Ci vediamo a Torino. Al vertice europeo sulla disoccupazione giovanile
di Alberto Zoratti

Torino, 11 luglio. Al vertice europeo sulla disoccupazione giovanile non ci saranno solo coloro i quali hanno causato e mal gestito una delle peggiori crisi della storia contemporanea, ma le migliaia di persone che in tutti questi anni sono state le cavie di ricette economiche al limite del paradossale. Politiche di austerity che hanno fatto pagare ai più quello che era responsabilità di pochi, e che hanno portato tra le altre cose la disoccupazione nell’area Ue-18 a svolazzare attorno al 12 per cento, con oltre tre milioni e trecentomila giovani che non vedono un lavoro, il 23,5 per cento del totale.

Renzi arriva a Torino, come presidente di turno del semestre europeo con un pacchetto di norme assolutamente coerenti con le logiche di mercato degli ultimi venti anni. Il Job Acts, piuttosto che risolvere normalizza la precarietà. E’ la logica della flexicurity in salsa Pd, dove l’accento è più sulla flex- di flessibilità che sulla -curity di sicurezza di un’occupazione.

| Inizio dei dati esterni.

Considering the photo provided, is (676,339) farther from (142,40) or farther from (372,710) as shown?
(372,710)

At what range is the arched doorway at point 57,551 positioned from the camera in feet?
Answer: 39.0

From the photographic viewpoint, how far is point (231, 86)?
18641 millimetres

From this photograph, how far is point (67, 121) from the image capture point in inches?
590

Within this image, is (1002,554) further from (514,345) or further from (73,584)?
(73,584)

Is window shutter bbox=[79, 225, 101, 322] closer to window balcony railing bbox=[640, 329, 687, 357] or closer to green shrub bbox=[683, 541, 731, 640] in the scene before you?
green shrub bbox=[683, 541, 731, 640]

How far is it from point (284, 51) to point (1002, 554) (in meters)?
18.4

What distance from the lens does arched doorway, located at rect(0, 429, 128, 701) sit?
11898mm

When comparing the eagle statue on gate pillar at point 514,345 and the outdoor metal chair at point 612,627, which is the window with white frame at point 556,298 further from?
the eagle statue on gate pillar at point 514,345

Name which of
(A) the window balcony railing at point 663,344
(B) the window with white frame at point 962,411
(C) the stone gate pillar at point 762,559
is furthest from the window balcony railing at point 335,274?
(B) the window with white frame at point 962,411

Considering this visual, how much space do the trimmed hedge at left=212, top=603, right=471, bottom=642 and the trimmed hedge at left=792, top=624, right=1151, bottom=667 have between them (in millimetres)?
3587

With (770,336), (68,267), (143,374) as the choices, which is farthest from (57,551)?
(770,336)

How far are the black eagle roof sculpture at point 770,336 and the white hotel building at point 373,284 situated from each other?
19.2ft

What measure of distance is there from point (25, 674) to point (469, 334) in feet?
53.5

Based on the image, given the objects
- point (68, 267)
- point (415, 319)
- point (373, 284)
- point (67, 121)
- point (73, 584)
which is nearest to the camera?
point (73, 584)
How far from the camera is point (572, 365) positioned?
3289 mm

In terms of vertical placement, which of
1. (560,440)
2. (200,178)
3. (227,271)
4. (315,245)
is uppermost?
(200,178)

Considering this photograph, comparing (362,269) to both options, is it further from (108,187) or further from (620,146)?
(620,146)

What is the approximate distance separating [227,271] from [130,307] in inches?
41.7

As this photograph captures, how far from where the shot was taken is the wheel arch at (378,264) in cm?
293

Torino diventa lo spazio politico dove riaffermare le possibili alternative e la necessità di un conflitto sociale che da troppi anni, dopo le mobilitazioni di piazza Syntagma ad Atene, cede il passo alle politiche di precarizzazione. Ma Torino può essere spazio politico solo se sposa la logica del cambiamento radicale, della semina, della spinta in avanti. Tutto questo può essere possibile soltanto se fatto senza scorciatoie, se la domanda di cambiamento e di radicalità cresce e sale dai territori, dalle comunità in lotta, dagli strati sociali colpiti dalla crisi ma in un’ottica di ricomposizione sociale, uscendo dalla frammentazione.

Questo vuol dire, ad esempio, lavorare su immaginari e linguaggi. Sul fatto che la lotta politica non è guerra di piazza ma strategia del consenso. Che ogni passo fatto nella direzione della forzatura determina di necessità un ricompattamento solo di alcune aree ma con la dispersione di altre, porta all’isolamento invece che al sostegno sociale, rafforza in modo esponenziale l’ipotesi che “non ci sono alternative” alle politiche di austerità.

Non c’è più bisogno di chiamate alle armi. Che l’assalto ai palazzi romani dello scorso autunno avesse dovuto determinare il grande cambiamento, come sperava Paolo Di Vetta dalle pagine virtuali dell’Huffington Post, erano in pochi a crederlo. Non fosse altro perchè il risultato di quella partecipata mobilitazione fu un felliniano incontro con il ministro Lupi. E tutto in un processo politico e sociale invisibile ai più, che non è stato capace di dare continuità ad una mobilitazione capillare. Nonostante la crisi.

A Torino non abbiamo bisogno di estetica, ma di politica. Di ricomporre un soggetto sociale articolato capace di conflitto. C’è bisogno della consapevolezza che chi scenderà in piazza quell’11 luglio lo farà come punto di arrivo di un processo più ampio, che passa per i territori, che è capace di radicalizzarsi a partire dalle condizioni materiali delle persone e dalle esigenze di chi vive la crisi giorno dopo giorno. Che non ha bisogno di teatrini ma di risposte.

#Civediamolundici a Torino, ma consapevoli che la vera sfida non sarà la piazza sotto la Mole, ma il percorso per arrivarci. Che dovrà essere il più possibile partecipato, inclusivo, capace di accogliere le differenze dando loro una cornice comune. L’estetica dell’assalto alla diligenza non ha mai ottenuto nulla, è la presenza reale delle persone capaci di trasformare la rabbia in una forza di cambiamento che fa la differenza, e ciò può essere possibile solo mettendo in campo un cammino di lungo periodo fatto di confronto, di convergenza di soggetti diversi e di graduale ma progressiva radicalizzazione del conflitto. In poche parole: la politica.